YOUR GOAL
Starting at the line that contains "Among the things", print every remaining line of the entries, unchanged, and output nothing more.

AVAILABLE DATA
————————

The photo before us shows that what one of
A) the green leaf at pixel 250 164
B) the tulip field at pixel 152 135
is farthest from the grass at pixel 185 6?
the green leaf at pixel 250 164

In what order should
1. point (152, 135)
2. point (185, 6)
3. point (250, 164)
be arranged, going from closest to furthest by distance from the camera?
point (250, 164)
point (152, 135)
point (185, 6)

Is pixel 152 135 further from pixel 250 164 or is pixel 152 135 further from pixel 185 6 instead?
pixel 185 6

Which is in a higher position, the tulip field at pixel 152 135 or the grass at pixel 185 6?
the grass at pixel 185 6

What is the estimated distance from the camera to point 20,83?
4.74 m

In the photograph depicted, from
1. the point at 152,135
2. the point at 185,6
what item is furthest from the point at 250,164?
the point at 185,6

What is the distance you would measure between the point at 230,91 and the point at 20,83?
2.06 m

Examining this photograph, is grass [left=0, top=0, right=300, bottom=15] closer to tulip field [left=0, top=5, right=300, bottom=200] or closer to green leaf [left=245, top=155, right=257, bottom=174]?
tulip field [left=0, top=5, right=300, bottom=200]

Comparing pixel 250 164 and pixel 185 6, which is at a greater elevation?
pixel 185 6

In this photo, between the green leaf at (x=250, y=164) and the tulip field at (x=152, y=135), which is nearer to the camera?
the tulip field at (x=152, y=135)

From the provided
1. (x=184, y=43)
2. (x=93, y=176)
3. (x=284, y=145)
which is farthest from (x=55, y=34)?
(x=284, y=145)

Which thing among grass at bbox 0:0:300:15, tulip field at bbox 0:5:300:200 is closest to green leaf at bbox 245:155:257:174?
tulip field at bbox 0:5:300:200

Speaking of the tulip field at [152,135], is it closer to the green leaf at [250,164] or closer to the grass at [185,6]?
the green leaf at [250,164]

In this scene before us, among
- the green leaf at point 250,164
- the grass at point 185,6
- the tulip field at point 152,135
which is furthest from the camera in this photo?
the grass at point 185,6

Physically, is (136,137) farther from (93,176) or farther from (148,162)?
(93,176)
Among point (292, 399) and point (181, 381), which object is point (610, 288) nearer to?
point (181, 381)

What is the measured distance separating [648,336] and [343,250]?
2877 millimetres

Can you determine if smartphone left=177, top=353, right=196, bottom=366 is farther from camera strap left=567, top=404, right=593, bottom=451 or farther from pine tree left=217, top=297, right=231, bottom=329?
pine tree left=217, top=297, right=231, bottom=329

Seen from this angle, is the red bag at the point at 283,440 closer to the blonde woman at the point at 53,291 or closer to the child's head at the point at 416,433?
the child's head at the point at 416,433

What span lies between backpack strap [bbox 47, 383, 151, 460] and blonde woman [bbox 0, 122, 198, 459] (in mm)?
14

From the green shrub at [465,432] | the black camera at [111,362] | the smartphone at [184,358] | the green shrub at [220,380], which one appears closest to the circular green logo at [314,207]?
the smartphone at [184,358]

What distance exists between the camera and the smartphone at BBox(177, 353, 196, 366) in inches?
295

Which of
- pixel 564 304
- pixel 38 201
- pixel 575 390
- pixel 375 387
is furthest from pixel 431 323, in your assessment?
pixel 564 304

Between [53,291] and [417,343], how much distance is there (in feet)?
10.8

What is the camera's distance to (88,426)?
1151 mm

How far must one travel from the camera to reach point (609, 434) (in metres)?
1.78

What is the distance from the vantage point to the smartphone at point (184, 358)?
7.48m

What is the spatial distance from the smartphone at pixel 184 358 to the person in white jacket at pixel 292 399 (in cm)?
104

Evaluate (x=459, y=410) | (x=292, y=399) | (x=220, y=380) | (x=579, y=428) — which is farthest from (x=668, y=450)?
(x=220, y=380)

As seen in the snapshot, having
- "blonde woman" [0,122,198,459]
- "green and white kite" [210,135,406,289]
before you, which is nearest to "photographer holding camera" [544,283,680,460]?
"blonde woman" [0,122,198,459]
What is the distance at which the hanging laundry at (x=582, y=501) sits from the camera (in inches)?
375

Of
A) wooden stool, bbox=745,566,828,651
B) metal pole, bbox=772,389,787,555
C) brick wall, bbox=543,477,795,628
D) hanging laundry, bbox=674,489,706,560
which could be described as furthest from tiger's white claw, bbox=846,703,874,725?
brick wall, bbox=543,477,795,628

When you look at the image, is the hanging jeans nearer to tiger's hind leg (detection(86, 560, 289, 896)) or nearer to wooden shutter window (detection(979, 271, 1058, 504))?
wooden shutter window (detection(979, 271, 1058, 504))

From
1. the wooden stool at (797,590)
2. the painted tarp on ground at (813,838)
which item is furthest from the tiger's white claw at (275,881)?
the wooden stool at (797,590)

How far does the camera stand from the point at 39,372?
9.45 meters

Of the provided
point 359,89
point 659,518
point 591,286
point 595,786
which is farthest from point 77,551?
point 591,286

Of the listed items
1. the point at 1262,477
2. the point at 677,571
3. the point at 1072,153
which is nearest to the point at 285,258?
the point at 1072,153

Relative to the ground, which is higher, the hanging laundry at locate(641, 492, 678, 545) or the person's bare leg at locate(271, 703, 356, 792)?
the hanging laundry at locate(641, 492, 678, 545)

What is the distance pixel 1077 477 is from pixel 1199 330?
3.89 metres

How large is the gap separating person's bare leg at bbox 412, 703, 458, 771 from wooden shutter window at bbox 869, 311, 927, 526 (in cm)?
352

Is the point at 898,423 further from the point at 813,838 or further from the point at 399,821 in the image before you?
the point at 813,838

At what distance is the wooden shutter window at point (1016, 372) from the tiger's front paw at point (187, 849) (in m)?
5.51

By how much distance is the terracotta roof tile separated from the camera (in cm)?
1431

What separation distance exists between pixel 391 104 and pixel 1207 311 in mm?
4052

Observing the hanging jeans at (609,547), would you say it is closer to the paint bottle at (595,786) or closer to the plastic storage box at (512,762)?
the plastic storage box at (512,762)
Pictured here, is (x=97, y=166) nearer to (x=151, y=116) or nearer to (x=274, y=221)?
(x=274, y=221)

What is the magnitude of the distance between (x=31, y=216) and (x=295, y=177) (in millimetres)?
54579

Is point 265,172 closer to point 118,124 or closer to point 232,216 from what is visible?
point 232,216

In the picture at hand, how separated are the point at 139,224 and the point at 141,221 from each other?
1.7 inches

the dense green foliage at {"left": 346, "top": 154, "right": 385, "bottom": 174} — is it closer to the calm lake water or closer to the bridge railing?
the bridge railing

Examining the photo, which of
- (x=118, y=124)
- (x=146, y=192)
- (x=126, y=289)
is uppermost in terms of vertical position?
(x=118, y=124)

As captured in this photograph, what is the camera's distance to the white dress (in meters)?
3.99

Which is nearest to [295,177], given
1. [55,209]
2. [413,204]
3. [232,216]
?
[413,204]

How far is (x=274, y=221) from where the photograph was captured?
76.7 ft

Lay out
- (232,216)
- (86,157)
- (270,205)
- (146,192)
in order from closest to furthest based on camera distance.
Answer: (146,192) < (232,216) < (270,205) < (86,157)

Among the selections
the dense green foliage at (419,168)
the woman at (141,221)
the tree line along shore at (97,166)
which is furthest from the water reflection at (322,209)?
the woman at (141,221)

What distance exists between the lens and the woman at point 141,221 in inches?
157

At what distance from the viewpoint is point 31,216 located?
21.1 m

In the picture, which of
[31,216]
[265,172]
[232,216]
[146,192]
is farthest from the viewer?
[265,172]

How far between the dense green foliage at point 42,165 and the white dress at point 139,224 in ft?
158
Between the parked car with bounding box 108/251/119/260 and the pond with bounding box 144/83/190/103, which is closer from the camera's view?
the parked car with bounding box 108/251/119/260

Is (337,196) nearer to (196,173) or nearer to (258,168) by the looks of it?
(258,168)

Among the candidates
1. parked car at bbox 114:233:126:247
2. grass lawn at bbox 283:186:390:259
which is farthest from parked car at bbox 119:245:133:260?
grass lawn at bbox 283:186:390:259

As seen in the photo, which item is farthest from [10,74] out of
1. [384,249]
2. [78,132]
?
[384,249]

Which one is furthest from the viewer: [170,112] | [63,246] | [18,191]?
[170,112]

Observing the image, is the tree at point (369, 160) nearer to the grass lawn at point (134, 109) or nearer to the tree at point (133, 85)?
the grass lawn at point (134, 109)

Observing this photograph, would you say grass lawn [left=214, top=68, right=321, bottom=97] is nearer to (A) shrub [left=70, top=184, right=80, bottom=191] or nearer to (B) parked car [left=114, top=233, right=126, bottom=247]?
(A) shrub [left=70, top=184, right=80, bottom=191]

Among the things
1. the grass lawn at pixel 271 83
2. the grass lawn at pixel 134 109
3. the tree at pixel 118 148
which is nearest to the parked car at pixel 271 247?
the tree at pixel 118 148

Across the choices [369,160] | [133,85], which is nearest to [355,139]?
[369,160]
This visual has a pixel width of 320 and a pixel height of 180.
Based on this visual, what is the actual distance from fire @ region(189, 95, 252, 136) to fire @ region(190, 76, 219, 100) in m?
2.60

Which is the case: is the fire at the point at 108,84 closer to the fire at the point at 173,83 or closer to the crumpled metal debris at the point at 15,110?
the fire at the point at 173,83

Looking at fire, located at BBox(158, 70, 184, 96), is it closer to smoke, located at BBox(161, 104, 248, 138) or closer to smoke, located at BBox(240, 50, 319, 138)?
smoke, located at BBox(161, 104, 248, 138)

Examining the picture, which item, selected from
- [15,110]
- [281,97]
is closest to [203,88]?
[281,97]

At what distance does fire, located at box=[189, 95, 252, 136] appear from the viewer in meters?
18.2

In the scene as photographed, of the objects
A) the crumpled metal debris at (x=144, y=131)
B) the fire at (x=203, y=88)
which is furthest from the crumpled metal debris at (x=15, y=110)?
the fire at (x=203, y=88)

————————

EXERCISE ANSWER
Among the things
1. the grass lawn at pixel 271 83
2. the grass lawn at pixel 134 109
3. the tree at pixel 118 148
which is nearest to the parked car at pixel 271 247?
the tree at pixel 118 148

Across the choices [369,160] | [133,85], which is nearest to [355,139]?
[369,160]
This visual has a pixel width of 320 and a pixel height of 180.
Based on this visual, what is the actual distance from fire @ region(189, 95, 252, 136) to fire @ region(190, 76, 219, 100) in m?
2.60

Which is the case: is the fire at the point at 108,84 closer to the fire at the point at 173,83 or closer to the crumpled metal debris at the point at 15,110?
the fire at the point at 173,83

Looking at fire, located at BBox(158, 70, 184, 96), is it closer to smoke, located at BBox(161, 104, 248, 138) or closer to smoke, located at BBox(240, 50, 319, 138)?
smoke, located at BBox(161, 104, 248, 138)

Examining the picture, which item, selected from
- [15,110]
- [281,97]
is closest to [203,88]?
[281,97]

At what distance does fire, located at box=[189, 95, 252, 136] appear from the viewer in meters?
18.2

In the scene as photographed, of the objects
A) the crumpled metal debris at (x=144, y=131)
B) the fire at (x=203, y=88)
which is furthest from the crumpled metal debris at (x=15, y=110)?
the fire at (x=203, y=88)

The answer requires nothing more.